In another example, Pfizer revisited the PGx analysis for its HIV drug Selzentry (maraviroc) when an external research group published new data suggesting that patients with certain CYP3A5 genotypes may not benefit from typical doses. CYP3A5 is involved in as many as 60 percent of prescribed drugs and its activity varies highly by ethnicity. Even though Pfizer's internal data didn't support the external group's findings, researchers at the firm went back to the 800-subject Phase III trial for Selzentry and retrospectively analyzed data for the same genotypes.
"We saw what we thought we would see," Marshall said. "We didn't find any supporting evidence for what the external publication had shown." Still, to make doubly sure, Pfizer is now conducting a prospective study to assess whether these genotypes impact patients' ability to respond to Selzentry.
This type of analysis is becoming more and more common for drugmakers, according to Marshall. For this reason, whenever possible Pfizer tries to take a research sample from every study subject so investigators, based on country-specific rules, can conduct retrospective analysis if new data emerge.

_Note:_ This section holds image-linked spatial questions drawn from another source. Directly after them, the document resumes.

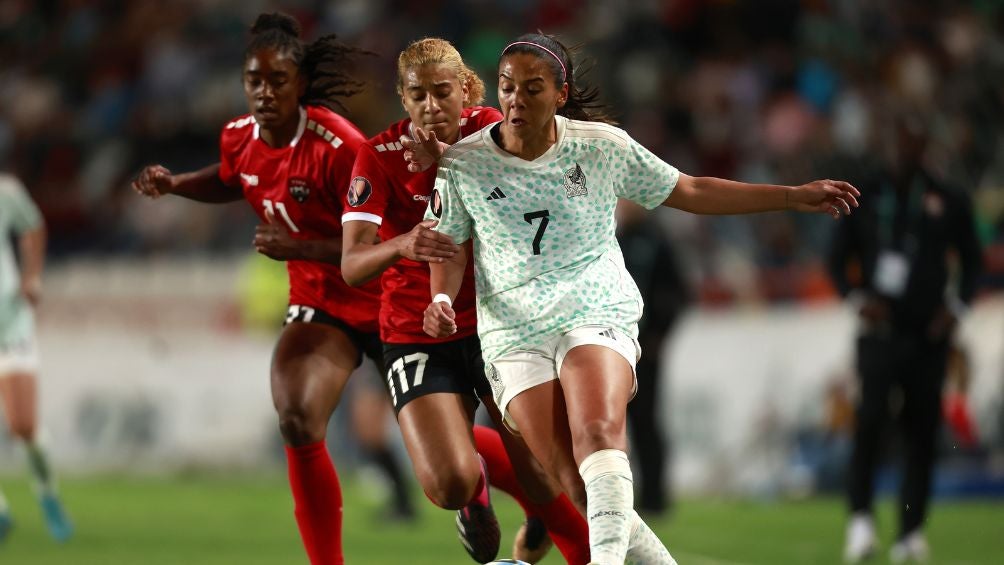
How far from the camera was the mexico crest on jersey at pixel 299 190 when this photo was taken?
6.48 meters

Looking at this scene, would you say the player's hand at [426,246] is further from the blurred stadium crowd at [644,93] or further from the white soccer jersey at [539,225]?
the blurred stadium crowd at [644,93]

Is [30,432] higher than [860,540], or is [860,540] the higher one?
[30,432]

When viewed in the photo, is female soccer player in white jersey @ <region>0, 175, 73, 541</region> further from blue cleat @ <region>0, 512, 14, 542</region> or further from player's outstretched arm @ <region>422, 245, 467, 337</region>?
player's outstretched arm @ <region>422, 245, 467, 337</region>

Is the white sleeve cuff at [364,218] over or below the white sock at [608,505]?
over

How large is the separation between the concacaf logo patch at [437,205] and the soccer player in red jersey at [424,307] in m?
0.20

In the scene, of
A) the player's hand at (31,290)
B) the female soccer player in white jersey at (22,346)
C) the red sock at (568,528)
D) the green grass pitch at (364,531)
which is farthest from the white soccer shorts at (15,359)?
the red sock at (568,528)

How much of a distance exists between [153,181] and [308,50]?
3.14 feet

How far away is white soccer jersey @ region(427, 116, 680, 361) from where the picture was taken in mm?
5496

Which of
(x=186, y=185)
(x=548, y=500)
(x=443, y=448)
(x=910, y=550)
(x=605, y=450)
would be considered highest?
(x=186, y=185)

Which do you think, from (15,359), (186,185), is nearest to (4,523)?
(15,359)

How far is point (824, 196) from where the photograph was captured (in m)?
A: 5.63

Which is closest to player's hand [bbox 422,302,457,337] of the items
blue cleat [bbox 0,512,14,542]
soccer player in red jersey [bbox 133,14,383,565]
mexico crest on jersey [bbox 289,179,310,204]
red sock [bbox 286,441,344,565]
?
soccer player in red jersey [bbox 133,14,383,565]

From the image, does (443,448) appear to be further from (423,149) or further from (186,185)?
(186,185)

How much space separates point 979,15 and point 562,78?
1047cm
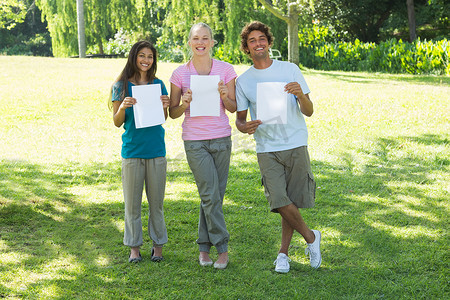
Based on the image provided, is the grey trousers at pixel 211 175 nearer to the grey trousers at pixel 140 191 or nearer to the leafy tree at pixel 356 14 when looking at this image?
the grey trousers at pixel 140 191

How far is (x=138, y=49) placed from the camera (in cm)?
423

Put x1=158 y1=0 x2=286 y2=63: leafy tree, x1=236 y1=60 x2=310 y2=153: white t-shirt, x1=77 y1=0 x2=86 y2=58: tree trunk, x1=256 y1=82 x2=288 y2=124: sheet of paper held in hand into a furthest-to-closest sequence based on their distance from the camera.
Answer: x1=77 y1=0 x2=86 y2=58: tree trunk → x1=158 y1=0 x2=286 y2=63: leafy tree → x1=236 y1=60 x2=310 y2=153: white t-shirt → x1=256 y1=82 x2=288 y2=124: sheet of paper held in hand

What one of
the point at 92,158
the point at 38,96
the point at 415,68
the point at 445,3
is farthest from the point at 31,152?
the point at 445,3

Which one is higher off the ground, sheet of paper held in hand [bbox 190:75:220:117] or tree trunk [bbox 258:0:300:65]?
tree trunk [bbox 258:0:300:65]

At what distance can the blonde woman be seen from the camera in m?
4.10

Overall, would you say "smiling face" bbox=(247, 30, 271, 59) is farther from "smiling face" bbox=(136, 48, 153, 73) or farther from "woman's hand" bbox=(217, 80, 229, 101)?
"smiling face" bbox=(136, 48, 153, 73)

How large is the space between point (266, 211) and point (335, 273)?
1799 mm

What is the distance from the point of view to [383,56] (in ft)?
64.8

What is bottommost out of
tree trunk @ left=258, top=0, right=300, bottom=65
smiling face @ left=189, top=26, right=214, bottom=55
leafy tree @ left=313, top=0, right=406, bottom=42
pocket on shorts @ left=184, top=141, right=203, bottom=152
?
pocket on shorts @ left=184, top=141, right=203, bottom=152

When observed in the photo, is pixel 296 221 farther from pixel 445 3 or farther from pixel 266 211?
pixel 445 3

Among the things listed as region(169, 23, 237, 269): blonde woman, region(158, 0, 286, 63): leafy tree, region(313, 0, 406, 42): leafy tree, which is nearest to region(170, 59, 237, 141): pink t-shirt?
region(169, 23, 237, 269): blonde woman

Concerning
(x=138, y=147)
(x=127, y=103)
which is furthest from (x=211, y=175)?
(x=127, y=103)

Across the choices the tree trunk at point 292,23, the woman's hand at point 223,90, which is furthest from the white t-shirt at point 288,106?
the tree trunk at point 292,23

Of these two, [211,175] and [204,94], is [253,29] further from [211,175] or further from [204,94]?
[211,175]
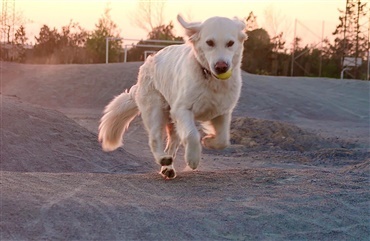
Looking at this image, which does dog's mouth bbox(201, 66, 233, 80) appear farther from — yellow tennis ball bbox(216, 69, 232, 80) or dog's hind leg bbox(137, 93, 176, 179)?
dog's hind leg bbox(137, 93, 176, 179)

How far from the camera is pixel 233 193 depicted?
768 centimetres

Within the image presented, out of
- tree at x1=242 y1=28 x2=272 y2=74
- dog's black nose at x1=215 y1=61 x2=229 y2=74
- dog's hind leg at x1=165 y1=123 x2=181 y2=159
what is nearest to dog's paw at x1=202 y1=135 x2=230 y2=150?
dog's hind leg at x1=165 y1=123 x2=181 y2=159

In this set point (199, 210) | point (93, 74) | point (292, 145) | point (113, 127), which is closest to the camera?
point (199, 210)

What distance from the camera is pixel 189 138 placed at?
803 centimetres

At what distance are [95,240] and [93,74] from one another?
26605 mm

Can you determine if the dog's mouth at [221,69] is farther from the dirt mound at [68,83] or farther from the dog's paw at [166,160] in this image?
the dirt mound at [68,83]

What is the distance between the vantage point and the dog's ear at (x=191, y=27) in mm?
8359

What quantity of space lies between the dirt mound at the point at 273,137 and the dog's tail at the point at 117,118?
5.99 metres

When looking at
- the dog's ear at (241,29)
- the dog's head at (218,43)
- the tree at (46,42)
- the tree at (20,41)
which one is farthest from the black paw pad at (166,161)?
the tree at (46,42)

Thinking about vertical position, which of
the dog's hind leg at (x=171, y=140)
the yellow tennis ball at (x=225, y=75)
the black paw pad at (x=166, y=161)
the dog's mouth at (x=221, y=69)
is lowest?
the black paw pad at (x=166, y=161)

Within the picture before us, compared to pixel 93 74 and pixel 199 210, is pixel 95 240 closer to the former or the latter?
pixel 199 210

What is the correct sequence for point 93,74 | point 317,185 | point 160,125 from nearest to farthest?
point 317,185 → point 160,125 → point 93,74

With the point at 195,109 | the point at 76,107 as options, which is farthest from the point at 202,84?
the point at 76,107

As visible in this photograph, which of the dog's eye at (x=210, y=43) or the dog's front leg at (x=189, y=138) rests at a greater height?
the dog's eye at (x=210, y=43)
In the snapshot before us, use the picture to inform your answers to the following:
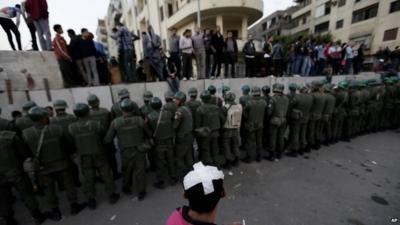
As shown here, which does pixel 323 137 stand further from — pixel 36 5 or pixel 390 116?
pixel 36 5

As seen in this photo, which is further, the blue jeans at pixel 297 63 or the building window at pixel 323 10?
the building window at pixel 323 10

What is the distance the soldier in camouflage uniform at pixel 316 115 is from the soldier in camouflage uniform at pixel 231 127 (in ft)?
7.65

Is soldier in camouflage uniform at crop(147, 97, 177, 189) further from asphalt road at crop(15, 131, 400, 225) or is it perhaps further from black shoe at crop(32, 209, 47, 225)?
black shoe at crop(32, 209, 47, 225)

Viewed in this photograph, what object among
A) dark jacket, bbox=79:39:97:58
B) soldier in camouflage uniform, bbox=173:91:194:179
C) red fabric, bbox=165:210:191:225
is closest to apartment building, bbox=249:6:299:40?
dark jacket, bbox=79:39:97:58

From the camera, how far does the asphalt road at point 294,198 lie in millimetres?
3132

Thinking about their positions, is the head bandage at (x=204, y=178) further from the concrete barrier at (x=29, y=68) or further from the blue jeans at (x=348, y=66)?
the blue jeans at (x=348, y=66)

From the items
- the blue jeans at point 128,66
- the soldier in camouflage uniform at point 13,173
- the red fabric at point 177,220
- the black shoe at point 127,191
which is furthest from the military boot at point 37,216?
the blue jeans at point 128,66

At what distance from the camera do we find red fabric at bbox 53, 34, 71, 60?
5375 mm

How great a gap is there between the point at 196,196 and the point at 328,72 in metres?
12.1

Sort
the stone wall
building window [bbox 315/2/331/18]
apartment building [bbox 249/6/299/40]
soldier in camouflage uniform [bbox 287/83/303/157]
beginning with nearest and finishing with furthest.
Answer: the stone wall, soldier in camouflage uniform [bbox 287/83/303/157], building window [bbox 315/2/331/18], apartment building [bbox 249/6/299/40]

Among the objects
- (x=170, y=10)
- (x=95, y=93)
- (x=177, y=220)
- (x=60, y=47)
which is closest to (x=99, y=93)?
(x=95, y=93)

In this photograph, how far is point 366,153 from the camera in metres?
5.47

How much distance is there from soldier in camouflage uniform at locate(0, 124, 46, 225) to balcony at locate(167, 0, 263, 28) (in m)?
18.2

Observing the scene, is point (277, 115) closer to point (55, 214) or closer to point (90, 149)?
point (90, 149)
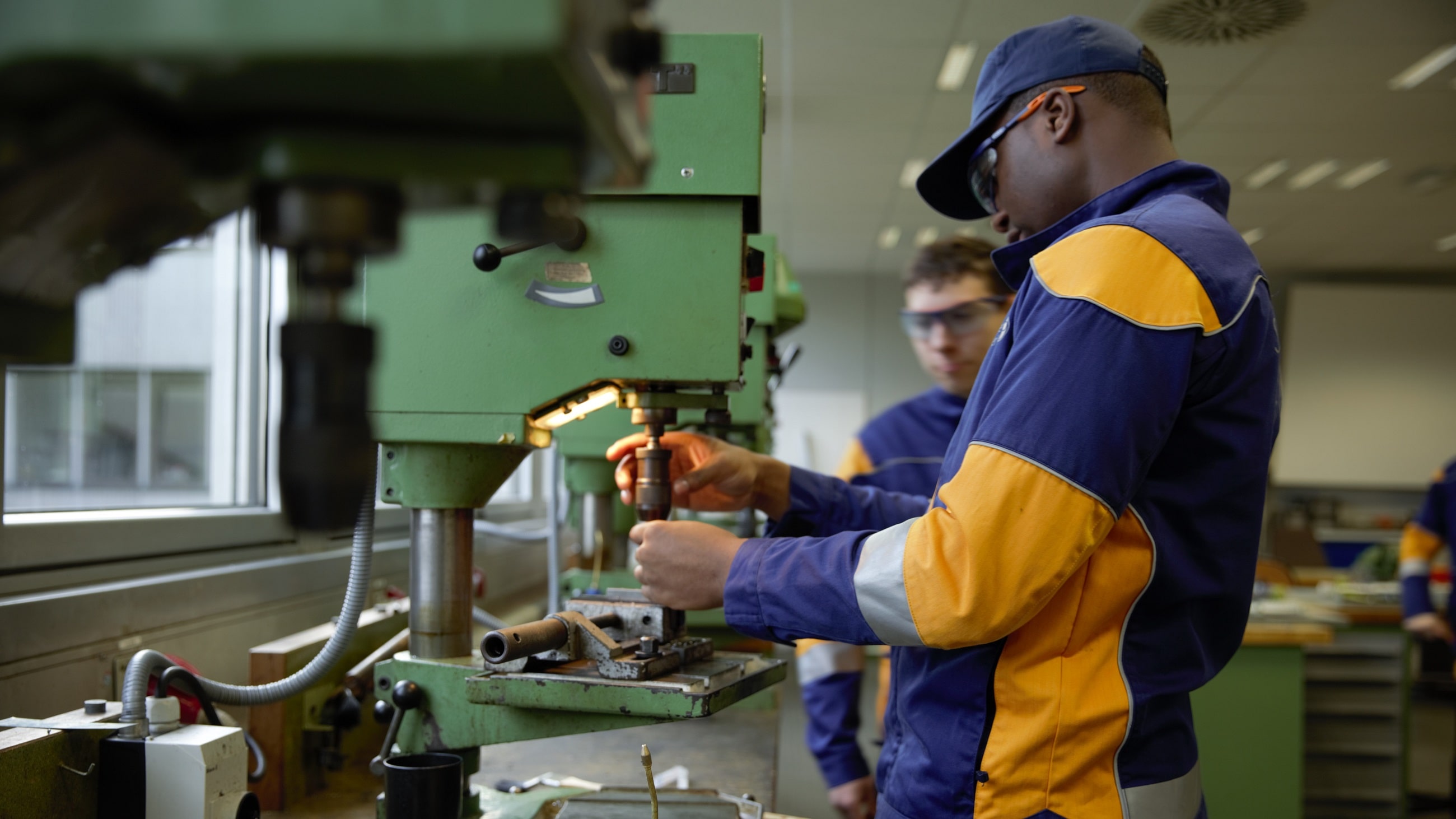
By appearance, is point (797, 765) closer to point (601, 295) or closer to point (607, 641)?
point (607, 641)

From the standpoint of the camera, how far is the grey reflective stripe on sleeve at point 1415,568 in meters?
3.83

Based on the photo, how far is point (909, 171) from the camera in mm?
5848

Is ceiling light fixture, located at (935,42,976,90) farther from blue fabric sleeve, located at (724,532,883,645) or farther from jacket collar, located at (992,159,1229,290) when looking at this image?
blue fabric sleeve, located at (724,532,883,645)

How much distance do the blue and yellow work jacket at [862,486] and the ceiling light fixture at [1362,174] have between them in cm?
486

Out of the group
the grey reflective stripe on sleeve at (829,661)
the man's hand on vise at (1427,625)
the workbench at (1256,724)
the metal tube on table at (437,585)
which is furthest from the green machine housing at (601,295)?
the man's hand on vise at (1427,625)

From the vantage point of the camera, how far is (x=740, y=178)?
43.0 inches

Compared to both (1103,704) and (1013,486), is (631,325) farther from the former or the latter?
(1103,704)

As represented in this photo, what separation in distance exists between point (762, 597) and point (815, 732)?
1.08m

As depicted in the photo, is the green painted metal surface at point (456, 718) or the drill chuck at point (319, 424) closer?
the drill chuck at point (319, 424)

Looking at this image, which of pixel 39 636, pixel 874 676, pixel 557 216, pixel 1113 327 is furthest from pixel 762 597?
pixel 874 676

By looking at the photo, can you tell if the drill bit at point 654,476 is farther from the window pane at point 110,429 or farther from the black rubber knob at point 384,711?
the window pane at point 110,429

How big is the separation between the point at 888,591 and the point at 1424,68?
189 inches

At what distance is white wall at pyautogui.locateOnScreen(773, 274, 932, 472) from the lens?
359 inches

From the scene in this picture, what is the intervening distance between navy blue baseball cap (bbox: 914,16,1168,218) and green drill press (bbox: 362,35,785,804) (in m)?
0.27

But even with sufficient samples, some types of analysis are easier than others. "We are blessed to deal with genotype data where the answer is always 'yes' or 'no,'" Marshall said at the Festival of Genomics. "When we start talking about expression data that all goes through the window."
Developing LDTs to assess gene expression can be more challenging in terms of standardizing sampling and testing methods across multiple study sites. "The site-to-site variation is something that keeps us awake at night," he said.
Still, Pfizer is certainly looking beyond genotyping technologies, and even considering information from targeted sequencing approaches to inform drug development. The PGx group hasn't yet begun incorporating whole-exome data due to cost and uncertainty about how to call all the variants that might be identified by the approach. But "this is certainly on the horizon," Marshall noted.